At eight weeks pregnant I went in for an ultrasound. I remember the tech doing the measurements. She measured the sac and said it was measuring at six weeks. I knew she was wrong. I was 8 weeks along, no question. That's all she said and sent me down to talk to the doctor. Aaron was with me and I don't know if he was feeling the same way as I was, but I could tell things weren't right. The measurement was off and she said nothing about the baby.

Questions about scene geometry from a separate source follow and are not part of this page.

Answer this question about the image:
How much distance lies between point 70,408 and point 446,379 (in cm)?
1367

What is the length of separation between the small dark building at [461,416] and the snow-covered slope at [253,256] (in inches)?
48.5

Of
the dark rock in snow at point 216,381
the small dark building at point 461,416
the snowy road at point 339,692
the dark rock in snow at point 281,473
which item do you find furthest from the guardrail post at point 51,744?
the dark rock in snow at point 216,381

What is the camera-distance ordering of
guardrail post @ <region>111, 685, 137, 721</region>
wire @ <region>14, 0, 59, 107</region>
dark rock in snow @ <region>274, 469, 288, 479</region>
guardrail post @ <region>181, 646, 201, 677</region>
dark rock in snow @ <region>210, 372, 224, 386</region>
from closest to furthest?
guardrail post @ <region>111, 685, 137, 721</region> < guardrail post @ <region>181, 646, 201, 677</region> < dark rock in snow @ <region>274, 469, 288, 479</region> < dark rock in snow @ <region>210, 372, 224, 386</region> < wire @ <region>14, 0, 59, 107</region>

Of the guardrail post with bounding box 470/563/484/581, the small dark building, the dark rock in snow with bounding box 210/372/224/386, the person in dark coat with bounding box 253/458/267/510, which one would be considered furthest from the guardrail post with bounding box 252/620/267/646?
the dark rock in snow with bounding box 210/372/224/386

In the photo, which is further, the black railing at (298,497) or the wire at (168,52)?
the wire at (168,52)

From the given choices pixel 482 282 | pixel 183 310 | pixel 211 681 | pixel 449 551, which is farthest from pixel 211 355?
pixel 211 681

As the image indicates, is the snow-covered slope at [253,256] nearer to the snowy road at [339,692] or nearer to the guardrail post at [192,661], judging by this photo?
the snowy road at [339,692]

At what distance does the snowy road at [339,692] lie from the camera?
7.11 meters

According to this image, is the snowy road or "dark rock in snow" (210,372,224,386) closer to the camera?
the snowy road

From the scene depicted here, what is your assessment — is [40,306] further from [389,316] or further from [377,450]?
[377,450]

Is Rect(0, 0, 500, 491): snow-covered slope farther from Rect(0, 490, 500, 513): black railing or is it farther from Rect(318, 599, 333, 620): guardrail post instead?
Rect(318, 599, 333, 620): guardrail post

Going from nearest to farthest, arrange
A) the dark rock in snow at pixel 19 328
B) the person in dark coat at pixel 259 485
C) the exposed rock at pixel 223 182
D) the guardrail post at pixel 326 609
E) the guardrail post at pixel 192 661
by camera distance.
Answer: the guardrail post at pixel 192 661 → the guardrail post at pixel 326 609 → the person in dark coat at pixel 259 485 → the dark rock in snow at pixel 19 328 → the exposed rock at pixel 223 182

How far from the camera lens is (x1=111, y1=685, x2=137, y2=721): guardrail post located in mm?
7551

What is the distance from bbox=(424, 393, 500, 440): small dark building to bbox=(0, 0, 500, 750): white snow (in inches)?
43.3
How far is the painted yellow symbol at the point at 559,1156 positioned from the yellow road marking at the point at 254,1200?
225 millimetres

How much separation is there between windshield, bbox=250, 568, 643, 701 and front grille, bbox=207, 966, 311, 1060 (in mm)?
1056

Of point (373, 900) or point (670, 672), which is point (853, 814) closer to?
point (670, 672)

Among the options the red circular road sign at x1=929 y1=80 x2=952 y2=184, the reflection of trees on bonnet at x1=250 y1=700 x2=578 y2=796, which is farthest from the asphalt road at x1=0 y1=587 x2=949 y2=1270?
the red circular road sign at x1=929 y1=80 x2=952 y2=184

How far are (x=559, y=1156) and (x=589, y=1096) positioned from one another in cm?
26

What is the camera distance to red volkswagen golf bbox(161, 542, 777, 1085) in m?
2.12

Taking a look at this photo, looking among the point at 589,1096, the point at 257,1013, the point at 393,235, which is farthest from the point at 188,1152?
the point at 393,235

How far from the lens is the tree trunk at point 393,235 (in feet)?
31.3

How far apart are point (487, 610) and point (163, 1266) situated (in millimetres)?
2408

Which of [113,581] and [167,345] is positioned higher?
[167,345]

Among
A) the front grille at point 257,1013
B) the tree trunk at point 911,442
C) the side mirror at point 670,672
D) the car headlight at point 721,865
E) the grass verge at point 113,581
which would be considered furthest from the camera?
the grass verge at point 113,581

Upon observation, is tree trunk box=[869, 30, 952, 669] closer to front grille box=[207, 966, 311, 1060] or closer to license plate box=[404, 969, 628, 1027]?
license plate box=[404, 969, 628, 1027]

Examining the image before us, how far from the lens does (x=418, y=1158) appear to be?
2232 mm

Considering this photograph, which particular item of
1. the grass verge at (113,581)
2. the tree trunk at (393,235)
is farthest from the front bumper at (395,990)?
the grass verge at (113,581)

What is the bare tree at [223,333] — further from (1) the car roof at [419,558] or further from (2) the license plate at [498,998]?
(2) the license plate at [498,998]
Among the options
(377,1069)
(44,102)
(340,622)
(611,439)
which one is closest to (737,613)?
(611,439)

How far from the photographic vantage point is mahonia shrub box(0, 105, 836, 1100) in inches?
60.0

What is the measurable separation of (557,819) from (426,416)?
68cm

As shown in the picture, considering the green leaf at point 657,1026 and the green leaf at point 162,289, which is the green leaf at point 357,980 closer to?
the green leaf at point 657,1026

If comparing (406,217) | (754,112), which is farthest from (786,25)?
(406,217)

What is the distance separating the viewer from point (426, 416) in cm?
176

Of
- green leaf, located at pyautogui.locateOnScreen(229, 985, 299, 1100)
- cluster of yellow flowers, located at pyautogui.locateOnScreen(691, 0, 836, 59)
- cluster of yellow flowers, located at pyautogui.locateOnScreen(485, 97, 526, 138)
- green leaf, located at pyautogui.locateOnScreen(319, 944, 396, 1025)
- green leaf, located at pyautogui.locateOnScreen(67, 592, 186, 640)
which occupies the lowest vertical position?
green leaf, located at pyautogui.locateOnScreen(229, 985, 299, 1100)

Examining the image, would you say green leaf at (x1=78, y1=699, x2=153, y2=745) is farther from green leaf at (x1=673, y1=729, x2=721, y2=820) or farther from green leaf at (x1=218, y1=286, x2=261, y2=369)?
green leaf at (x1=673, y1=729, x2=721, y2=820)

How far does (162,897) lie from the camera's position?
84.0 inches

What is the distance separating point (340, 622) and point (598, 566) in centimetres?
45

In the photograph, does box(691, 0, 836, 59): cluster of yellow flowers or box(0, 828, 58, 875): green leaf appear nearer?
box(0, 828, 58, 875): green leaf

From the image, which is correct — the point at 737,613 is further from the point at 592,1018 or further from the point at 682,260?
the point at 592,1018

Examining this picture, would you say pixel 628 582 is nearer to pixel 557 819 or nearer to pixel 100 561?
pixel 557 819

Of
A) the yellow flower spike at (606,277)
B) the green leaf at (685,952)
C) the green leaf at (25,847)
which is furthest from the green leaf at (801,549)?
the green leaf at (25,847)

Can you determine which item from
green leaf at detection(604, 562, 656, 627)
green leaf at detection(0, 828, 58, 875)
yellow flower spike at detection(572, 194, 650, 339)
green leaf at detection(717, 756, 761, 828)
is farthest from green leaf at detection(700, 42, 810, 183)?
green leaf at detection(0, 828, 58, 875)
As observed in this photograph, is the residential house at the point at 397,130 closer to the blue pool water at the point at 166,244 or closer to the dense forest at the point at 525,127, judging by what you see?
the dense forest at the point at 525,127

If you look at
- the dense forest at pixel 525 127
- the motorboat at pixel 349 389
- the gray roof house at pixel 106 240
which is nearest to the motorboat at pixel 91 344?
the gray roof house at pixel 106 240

With great apprehension we met with the doctor. She pulled out the ultrasound pictures and started talking about them. She said there was a yolk sac visible and the gestational sac measured at 6 weeks, but that it was empty. There was no baby. Feelings of sadness and confusion swept over me. She went on to explain that what happened was that I had been pregnant, conception had occurred. But that somewhere very early on in the pregnancy the fetus died and was absorbed into the gestational sac. However, my body had not yet clued in to this fact and continued on with this pregnancy, growing a gestational sac, etc. I was given the option to have a D&C, to go home with medication that would terminate the pregnancy, or to just let it go and have my body expel the pregnancy eventually.
I couldn't fathom taking an abortion medication, even though I knew there wasn't a living baby there, and I didn't want to do a D&C. I think a part of me hoped that this was all some mistake and there truly was a baby in there, so I opted to just let things play out naturally. The doctor sent me home with some pain medication for when it happened. I waited for two weeks. Each day of those two weeks I wondered if there was a mistake, because I still wasn't miscarrying. I know now that I was delusional, but I wanted a baby so badly that I thought just maybe there was still one in there, after all, I was still pregnant.